Freeman

BOOK REVIEW

Adapt: Why Success Always Starts with Failure

JUNE 27, 2012 by RICHARD W. FULMER

Tim Harford’s thought-provoking book argues that complex systems cannot be created—they must evolve—and that evolution is necessarily a messy, trial-and-error process. In nature, error often results in death. Failure in the marketplace, while harsh, is rarely fatal and often yields lessons from which success springs.

If so, failure should be expected and planned for. Lessons learned should be identified and incorporated into future efforts. Attempts to eliminate failure will themselves fail because of the myriad interconnections that exist in complex systems and because independent actors respond to such attempts in unpredictable ways.

Rather than trying to construct failsafe systems, Harford suggests constructing resilient structures and institutions that can fail yet continue to work. To do this, Harford recommends “decoupling” a system’s components so that failures do not snowball. Using the example of falling domino exhibitions in which thousands of dominoes are artfully toppled, Harford relates how experience led exhibitors to place “safety gates” between dominoes at key points during setup so that, in the event of a mishap, only a few would fall.

Harford takes the concept of decoupling and applies it to, among other things, financial systems. Surprisingly, the author, an economist generally favorable to free markets, offers few market-oriented solutions even when they fairly leap off the page. For example, he notes that the legal structure of Lehman Brothers, which failed when the housing bubble burst, had been made intentionally complex to avoid taxes. Its “Byzantine” structure made bankruptcy chaotic and resulted in assets being frozen far longer than would otherwise have been necessary. Despite this, Harford does not suggest simplifying the nation’s tax structure to reduce incentives to create such tangled webs.

He does mention the moral hazard of guaranteeing bank debts, which reduces bankers’ incentives to invest wisely and all but eliminates depositors’ incentives to ensure that the banks to which they entrust their money are well managed.
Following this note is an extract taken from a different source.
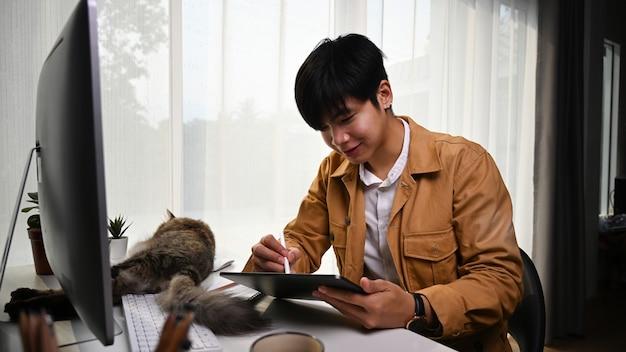 Uśmiechnięty młody człowiek grafik pracujący online z cyfrowym tabletem i jego kotem leżącym przed nim.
However, he doesn’t propose that government end such guarantees even though relying on a single insurer is an extreme form of coupling.

Adapt also fails to note that regulations requiring institutions to do the same things, in the same ways, at the same times are another way to couple complex financial systems and thus risk falling dominoes. For example, the Securities and Exchange Commission’s mark-to-market accounting rules required financial instruments to be valued at current market prices. Those rules amplified the effects of both the boom and the bust. Mortgage-based securities, overvalued when housing prices soared, became undervalued as the panic grew, and financial institutions saw their assets become worthless. Banks, required by law to maintain specified levels of AAA-rated securities, were forced to sell devalued assets at fire-sale prices.

Another critical safety gate that Harford neglects is a diversified investment portfolio. Americans learned the value of diversification during the Depression. Branch banking laws tied the solvency of thousands of the country’s banks to insular economies—sometimes to single commodities such as a locally grown crop. When, after the stock market crash of 1929, the Federal Reserve failed to increase the money supply, a deflationary spiral caused thousands of small, isolated banks to go under. By contrast, Canada, unencumbered by branch-banking laws, suffered no failures.

Another form of regulatory coupling has been introduced by security-rating agencies, members of a cartel created by the Securities and Exchange Commission. During the boom the agencies uniformly gave unrealistically high ratings to packaged debt containing subprime loans. Basel II, an international banking accord, encouraged banks to hold highly rated mortgage-backed securities by allowing them to keep smaller cash reserves to back them than it required for traditional loans. Were financial institutions allowed to assess and manage asset risks themselves, it’s unlikely they all would have made the same mistakes at the same time. When governments act as guarantors of last resort, however, they not unreasonably attempt to limit their risks through regulation. Problems arise when one-size-fits-all rules cause institutions to act as a herd, making booms and their subsequent busts bigger and far more damaging.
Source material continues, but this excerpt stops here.